ISLAMABAD, Pakistan — Pakistan’s long-troubled ruling coalition collapsed Monday amid arguments over who should be president and whether and how to reinstate dozens of senior judges fired last year.
The disintegration of the coalition, anticipated for some time, does not necessarily mean the government will collapse — at least not immediately. The Pakistan People’s Party (PPP), which has the most parliamentary seats, probably can cobble together an alliance.
Problems remain
Still, the coalition’s downfall bodes ill for government efforts to confront an economy in near-meltdown and an Islamic insurgency that has grown in strength and audacity.
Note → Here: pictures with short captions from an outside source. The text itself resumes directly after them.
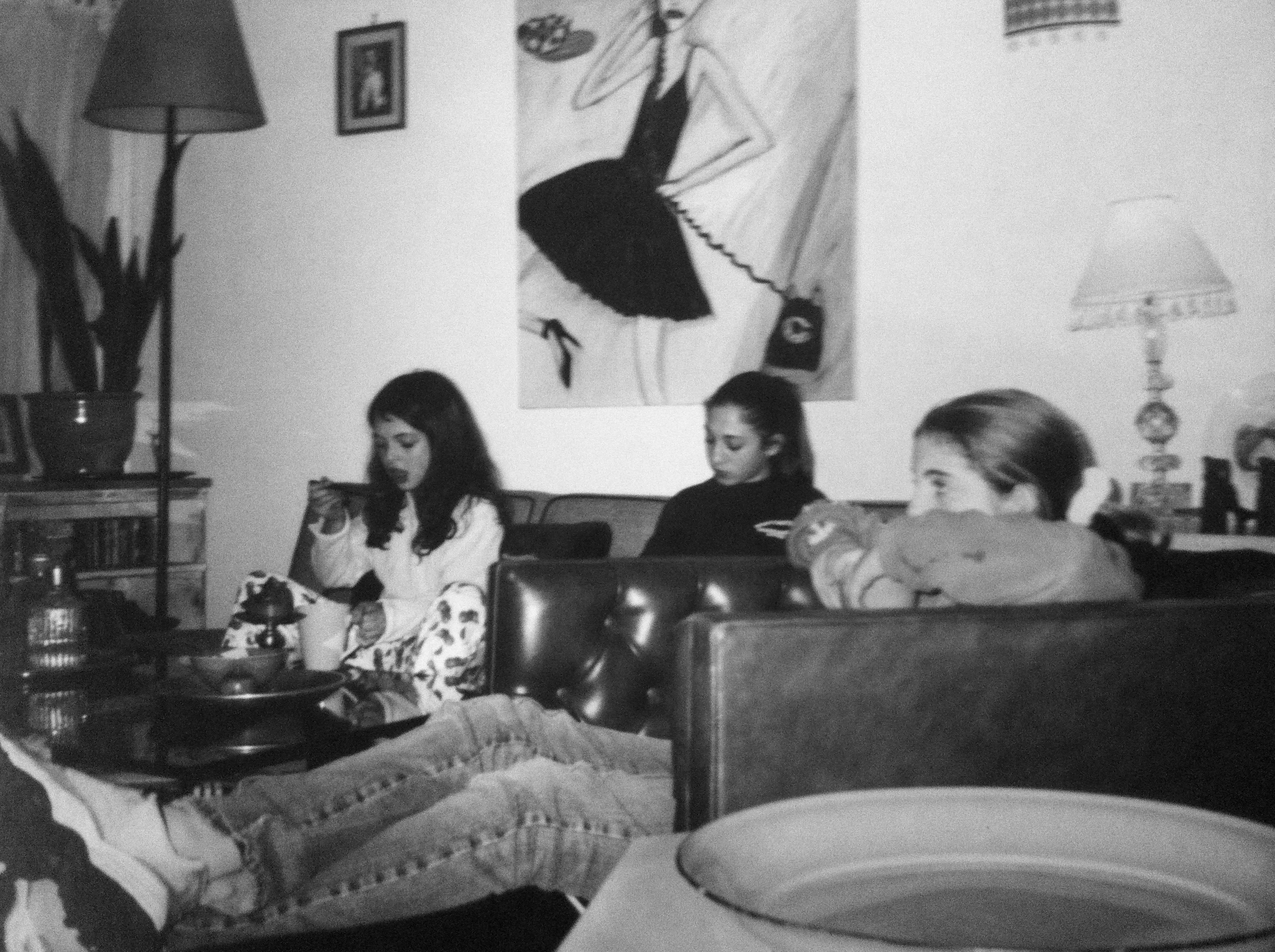 All three girls eating in the living room of Venice house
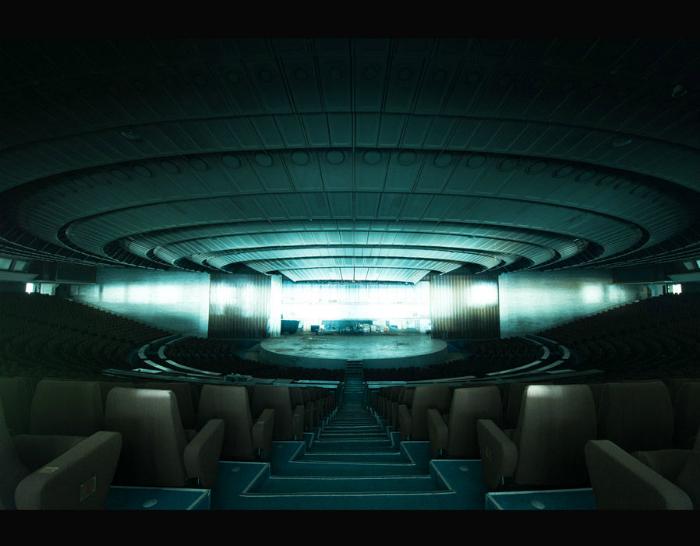 Заброшенный культурно-спортивный комплекс в Таллине, освещенный таинственной полоской света, который проникает сквозь маленькие окна.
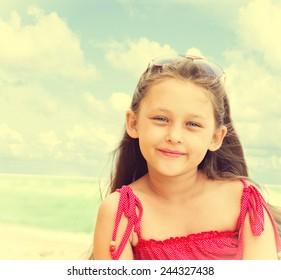 beautiful little girl in sunglasses seaside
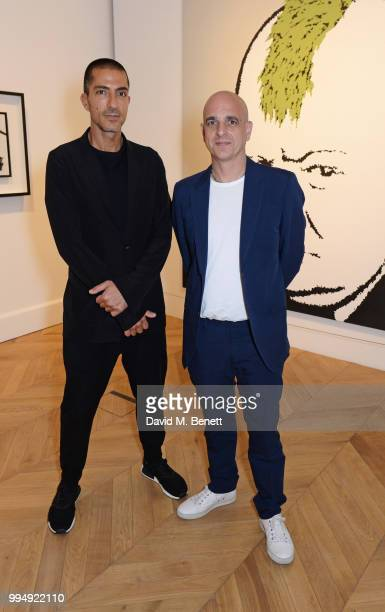 Wissam Al Mana and Steve Lazarides attend the Bansky 'Greatest Hits 20022008' exhibition VIP preview at Lazinc on July 9 2018 in London England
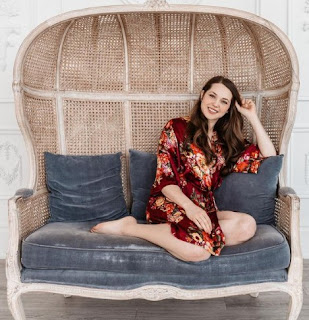 Rachel Drance posing for photo while sitting in a sofa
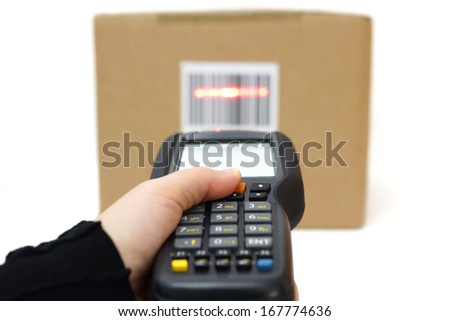 woman hold scanner and scans barcode with laser - stock photo
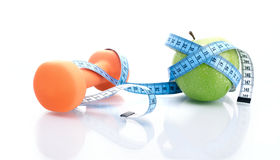 Dumbbell with apple and measure tape Royalty Free Stock Image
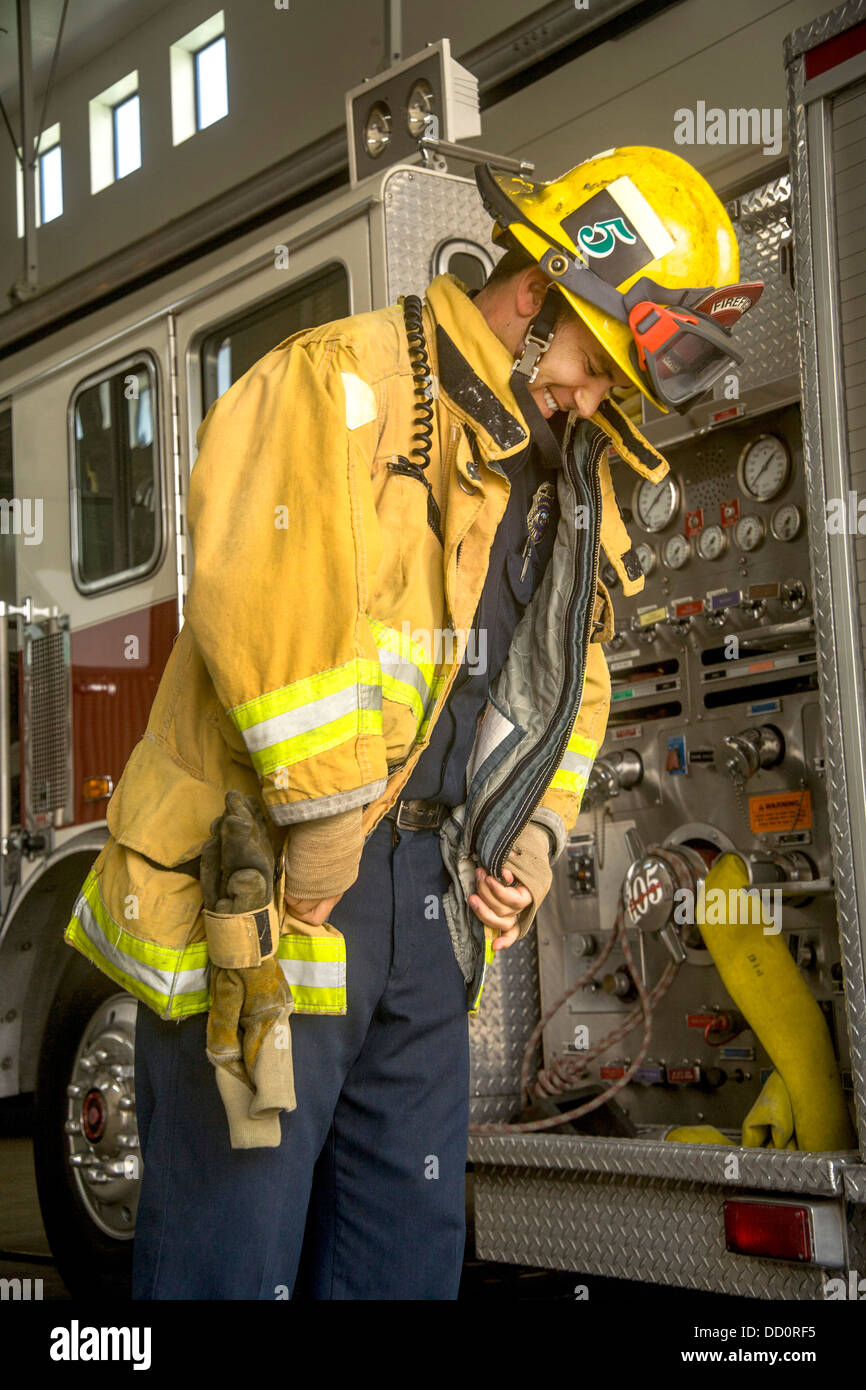 Wearing his helmet, a young firefighter dons his yellow safety jacket at a firehouse in Laguna Niguel - Stock Image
While the coalition was falling, the government made a symbolic effort to contain some militants who have been carrying out larger and bolder attacks. Rehman Malik, the top civilian law-enforcement official, announced a ban on Pakistan’s Taliban movement, Tehrik-e-Taliban, led by militant commander Baitullah Mahsud.
The move is likely to have little practical effect. It means the group cannot legally conduct fundraising, but virtually all its money is thought to flow through illegal channels and various front groups.
Still, the ban marks a change in the government’s stance. It previously had tried to negotiate peace deals with Mahsud, even though he is blamed for orchestrating scores of suicide bombings and other attacks, including the assassination of former Prime Minister Benazir Bhutto, which he denies.
Malik, the interior minister, declared that government forces would continue to attack militant sanctuaries in the Bajur tribal agency, near the Afghan border, where fighting has forced hundreds of thousands of civilians to flee. In another trouble spot, the Swat Valley in northwest Pakistan, insurgents killed at least eight people Monday when they fired a rocket into a lawmaker’s home.
The new disarray within the government came just a week after President Pervez Musharraf stepped down under threat of impeachment.
Without the common cause of driving him from power, the PPP and former Prime Minister Nawaz Sharif’s Pakistan Muslim League-N found little ground for unity.
Sharif announced the walkout after the PPP, led by Bhutto’s widower, Asif Ali Zardari, refused to meet a Monday deadline to seal a deal on reinstatement of judges fired by Musharraf in November during a state of emergency.
Vowing no “overthrow”
“Repeated defaults and violations have forced us to withdraw our support from the ruling coalition,” Sharif said at a news conference in the capital.
Zardari had agreed in principle to restore the judiciary, including fired Chief Justice Iftikhar Mohammed Chaudhry. But Zardari is thought to fear the revival of corruption charges against him if the judges return to the bench.
Sharif said his party, the second-biggest vote-getter in February elections, would sit in opposition, but he insisted that he was not trying to stage an “overthrow” of the government. However, the former prime minister and his party have been gaining popular support for their fierce defense of the fired jurists, and many analysts believe that if another general election were held now, they would win easily.